I do not drive. I have no close friends ─ and absolutely no friends of any degree whom I can visit or have visit me. This household is my social world, basically. I usually only leave it three days a week; and two of those are in the very weest a.m. hours of the night.

I am somewhere between being house-bound and in a state of house arrest.

My two adult stepsons are good lads, but we do not associate. There is absolutely nothing in common between us. They live in their den area downstairs; and I spend most of my time here at my computer in my upstairs bedroom when I am not downstairs watching some T.V. in the living room. Sometimes three days can pass without me exchanging a word with either lad.

So here I live, a 73-year-old who is practically alone and wholly helpless to do anything about it. I can barely afford to keep myself stocked with enough beer to have two or three cans an evening. If I spent even one day a month haunting some pub, I would have no money to spend for anything else. 

Hell, I barely have the money now to spend on anything ─ my wife gets to it as soon as it gets deposited late each month. 

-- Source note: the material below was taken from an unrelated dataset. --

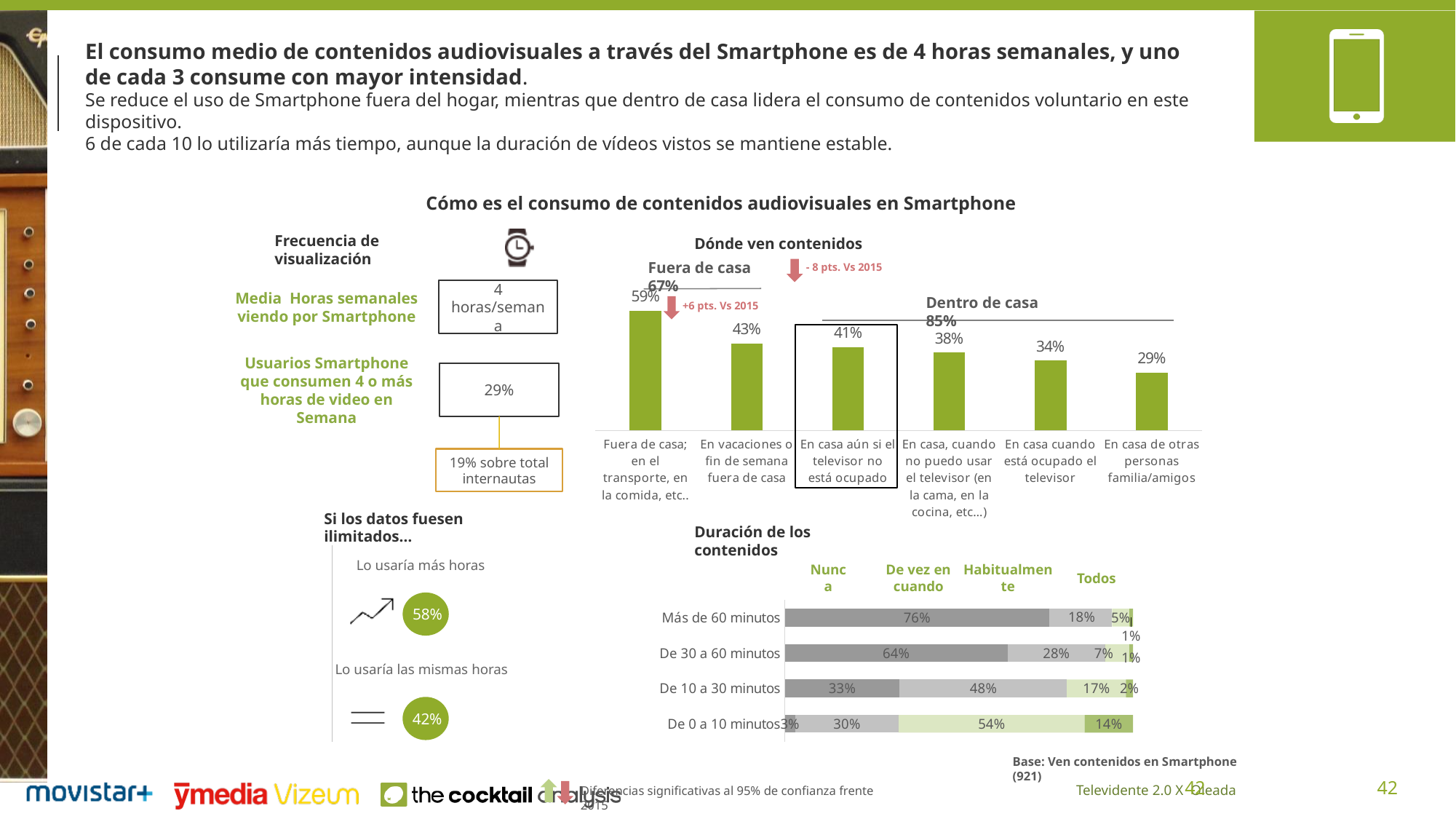
In the 'Dónde ven contenidos' chart, which category has the lowest value? En casa de otras personas familia/amigos In the 'Duración de los contenidos' chart, what is the 'Habitualmente' value for 'De 0 a 10 minutos'? 54% In the 'Dónde ven contenidos' chart, which category has the highest value? Fuera de casa; en el transporte, en la comida, etc.. In the 'Duración de los contenidos' chart, what is the 'Nunca' value for 'Más de 60 minutos'? 76% In the 'Dónde ven contenidos' chart, what is the difference between 'En vacaciones o fin de semana fuera de casa' and 'En casa aún si el televisor no está ocupado'? 2% What kind of chart is 'Duración de los contenidos'? stacked bar chart In the 'Duración de los contenidos' chart, which is larger: the 'De vez en cuando' value for 'De 10 a 30 minutos' or for 'De 30 a 60 minutos'? De 10 a 30 minutos In the 'Dónde ven contenidos' chart, what is the value for 'En casa cuando está ocupado el televisor'? 34% In the 'Dónde ven contenidos' chart, do the values rise or fall from left to right? fall In the 'Dónde ven contenidos' chart, how many categories are shown? 6 In the 'Duración de los contenidos' chart, how many series does the legend list? 4 In the 'Dónde ven contenidos' chart, what is the value for 'Fuera de casa; en el transporte, en la comida, etc..'? 59%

That must stop ─ and thus the ultimatum I will be laying forth to her just ahead of my next deposit. If she helps herself ─ if I see hundreds being withdrawn late one night ─ then she is not to come home thereafter.

Ever. This will no longer be her home.

Further, I will deliberate with my brother about selling the house ─ my share will erase all of the debt that I have allowed my wife to bury me under. But it will require her two sons to find somewhere else to live, and this has been their only home since coming to Canada from Thailand in September 2008.

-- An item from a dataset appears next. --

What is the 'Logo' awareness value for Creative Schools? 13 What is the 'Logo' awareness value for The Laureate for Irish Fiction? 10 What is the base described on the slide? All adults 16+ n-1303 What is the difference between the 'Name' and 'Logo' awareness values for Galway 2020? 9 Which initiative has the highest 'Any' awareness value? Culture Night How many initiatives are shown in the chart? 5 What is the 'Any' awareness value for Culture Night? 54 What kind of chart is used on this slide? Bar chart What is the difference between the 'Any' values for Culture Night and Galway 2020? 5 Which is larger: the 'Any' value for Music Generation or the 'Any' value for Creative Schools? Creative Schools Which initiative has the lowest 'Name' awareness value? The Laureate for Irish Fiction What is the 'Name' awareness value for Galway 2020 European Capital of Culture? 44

My plan upon eradicating my debt following the sale of my home now for something over 20 years will be to leave these parts after closing out my bank accounts. I have three separate institutions where I have joint accounts with my wife. If I cannot close them due to them being joint accounts, then I will demand that my name be detached from them and she can have them under her name alone.

I have no intention of spending my remaining time with my drunken brother. I have had my fill of his drunkenness to last me for however much longer I may live.  

I will have to abandon most of my belongings, for I have no means of taking them with me. But it will matter little ─ I doubt that I will live for too much longer once I have separated myself from my household ... my family.

I will then be truly alone.

And when I die, it is my prayer ─ my demand ─ of God to destroy my essence. There is no need to resurrect me to a Judgment. I already accept responsibility for all of my failings, and I have no desire to ever taste life again. Simply destroy me while I am asleep in my death. 

All God has done for me has been to watch while I have come to this state ─ an ageing, sorry man who has grown utterly sick of existing. If I am to die, then please keep me dead ─ destroy whatever there is of me that is not physical. I want to know nothing more ─ ever. I am too heartsick.

I wish to watch a Christmas movie now, and break down emotionally while drinking some rum, lamenting over a life that can never be mine.